I found this great post today from an A-level student’s blog, reviewing their A-level choices and subsequent grades. I thought it was such a good idea that I’d do something similar about my experiences on the international baccalaureate diploma programme (IB).
It’s such a long-winded fancy name that you immediately get reactions like ‘ok……’. Then you get people that actually have heard about it and respond with ‘I bet that was hard’. Yeah. It was bloody hard.

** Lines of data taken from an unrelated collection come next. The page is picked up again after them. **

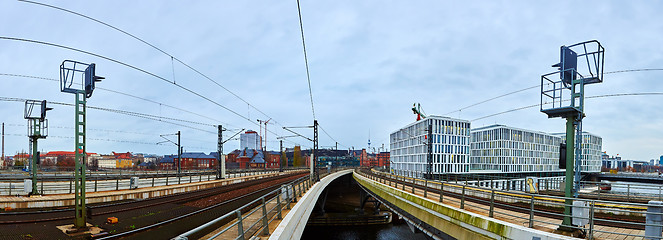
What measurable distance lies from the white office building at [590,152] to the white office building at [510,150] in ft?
48.5

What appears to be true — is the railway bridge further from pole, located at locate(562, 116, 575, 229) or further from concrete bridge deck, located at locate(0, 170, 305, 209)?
pole, located at locate(562, 116, 575, 229)

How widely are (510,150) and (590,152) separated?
171 feet

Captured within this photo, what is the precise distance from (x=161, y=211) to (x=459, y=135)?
86280 mm

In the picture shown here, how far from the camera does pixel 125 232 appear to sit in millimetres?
10383

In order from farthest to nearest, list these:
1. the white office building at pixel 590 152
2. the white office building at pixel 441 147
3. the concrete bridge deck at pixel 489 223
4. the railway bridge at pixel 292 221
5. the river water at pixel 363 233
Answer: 1. the white office building at pixel 590 152
2. the white office building at pixel 441 147
3. the river water at pixel 363 233
4. the concrete bridge deck at pixel 489 223
5. the railway bridge at pixel 292 221

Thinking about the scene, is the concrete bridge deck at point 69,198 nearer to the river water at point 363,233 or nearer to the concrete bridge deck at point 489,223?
the concrete bridge deck at point 489,223

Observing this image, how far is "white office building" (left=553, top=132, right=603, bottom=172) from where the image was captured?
123 metres

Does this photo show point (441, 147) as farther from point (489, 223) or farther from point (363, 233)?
point (489, 223)

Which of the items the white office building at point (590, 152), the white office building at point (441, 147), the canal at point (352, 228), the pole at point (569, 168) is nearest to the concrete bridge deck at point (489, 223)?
the pole at point (569, 168)

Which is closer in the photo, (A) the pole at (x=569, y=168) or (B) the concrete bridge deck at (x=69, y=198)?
(A) the pole at (x=569, y=168)

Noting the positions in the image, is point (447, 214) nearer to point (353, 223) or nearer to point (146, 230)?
point (146, 230)

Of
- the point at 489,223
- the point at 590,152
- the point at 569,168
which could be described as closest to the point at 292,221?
the point at 489,223

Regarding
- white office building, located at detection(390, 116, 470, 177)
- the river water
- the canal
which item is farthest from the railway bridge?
white office building, located at detection(390, 116, 470, 177)

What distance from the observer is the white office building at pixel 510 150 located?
97562mm
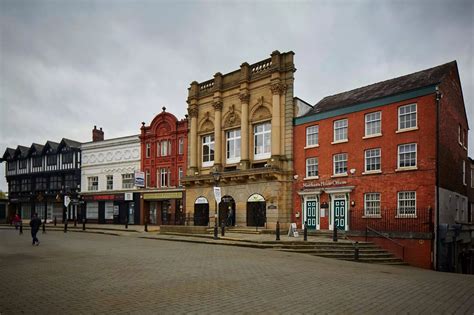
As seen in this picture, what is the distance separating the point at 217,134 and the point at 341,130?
10.9m

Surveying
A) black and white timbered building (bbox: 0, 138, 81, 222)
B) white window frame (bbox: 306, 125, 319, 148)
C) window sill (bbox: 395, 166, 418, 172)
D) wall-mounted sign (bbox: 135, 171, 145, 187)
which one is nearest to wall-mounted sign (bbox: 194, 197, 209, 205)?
wall-mounted sign (bbox: 135, 171, 145, 187)

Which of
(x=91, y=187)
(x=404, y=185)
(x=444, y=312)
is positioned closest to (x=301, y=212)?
(x=404, y=185)

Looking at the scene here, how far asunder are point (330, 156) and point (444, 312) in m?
18.0

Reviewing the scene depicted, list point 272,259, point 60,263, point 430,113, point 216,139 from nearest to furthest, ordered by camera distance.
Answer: point 60,263
point 272,259
point 430,113
point 216,139

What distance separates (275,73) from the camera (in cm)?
2758

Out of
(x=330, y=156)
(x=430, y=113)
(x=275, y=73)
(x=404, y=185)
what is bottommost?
(x=404, y=185)

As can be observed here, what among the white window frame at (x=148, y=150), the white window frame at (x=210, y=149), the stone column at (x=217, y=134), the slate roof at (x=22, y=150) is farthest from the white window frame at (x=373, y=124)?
the slate roof at (x=22, y=150)

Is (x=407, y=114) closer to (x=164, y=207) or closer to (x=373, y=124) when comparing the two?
(x=373, y=124)

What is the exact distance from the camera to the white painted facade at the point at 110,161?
39625 mm

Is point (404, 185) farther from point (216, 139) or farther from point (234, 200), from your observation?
point (216, 139)

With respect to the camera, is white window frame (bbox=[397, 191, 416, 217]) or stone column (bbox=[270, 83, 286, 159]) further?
stone column (bbox=[270, 83, 286, 159])

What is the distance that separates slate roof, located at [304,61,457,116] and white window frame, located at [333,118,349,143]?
1.03m

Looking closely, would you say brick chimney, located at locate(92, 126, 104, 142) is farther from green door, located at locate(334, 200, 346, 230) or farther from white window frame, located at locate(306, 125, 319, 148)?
green door, located at locate(334, 200, 346, 230)

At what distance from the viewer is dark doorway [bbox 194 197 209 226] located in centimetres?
3156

Now let me first say that the IB is a great idea in theory. In short, you study 3 subjects at ‘higher level’ and 3 subjects at ‘standard level’, which many UK students like to compare to AS/A-level standards (no, it’s not that simple). You have to pick those subjects within areas though. So you have to do a physical science, a maths, english literature, a language, a humanities subject and usually an art or an extra science/language/humanity. Your grades are out of 7, 4 is a pass and 7 is like top 2% in the world (little bit different to an a* a level, just saying). You then have to complete 150 Creativity Action Service hours over the 2 year course, an ‘extended essay’ (where the Extended Project Qualification came from) and participate in Theory of Knowledge classes. ToK is basically an easy going philosophy class. So I basically had 7 ongoing subjects.

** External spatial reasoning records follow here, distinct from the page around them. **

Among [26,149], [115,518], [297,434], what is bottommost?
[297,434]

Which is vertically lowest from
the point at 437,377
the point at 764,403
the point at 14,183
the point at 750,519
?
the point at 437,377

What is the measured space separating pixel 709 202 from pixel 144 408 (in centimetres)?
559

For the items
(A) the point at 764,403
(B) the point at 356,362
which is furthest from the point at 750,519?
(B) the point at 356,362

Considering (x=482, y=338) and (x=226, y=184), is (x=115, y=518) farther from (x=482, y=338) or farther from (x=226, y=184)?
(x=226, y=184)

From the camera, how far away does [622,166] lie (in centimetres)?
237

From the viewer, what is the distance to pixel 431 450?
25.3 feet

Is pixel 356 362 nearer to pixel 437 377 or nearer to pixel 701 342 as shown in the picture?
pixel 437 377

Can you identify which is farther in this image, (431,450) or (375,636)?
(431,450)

Where IB gets hard is when the school isn’t really prepared to host it. I found out about IB at my local college’s open day, from a teacher who sold it to me as ‘an easy ticket into uni’. As I was already volunteering and had a diverse array of GCSEs at the time, I thought ‘great! sign me up!’.
IB at my local college had about 30 participants and well over 400 A-level students. So we were already a bit of a minority.The great thing about this was the class sizes were really low, my largest was 8 and my smallest was 2 (me and one other person). The bad thing was training of the teacher staff was left to the bare minimum.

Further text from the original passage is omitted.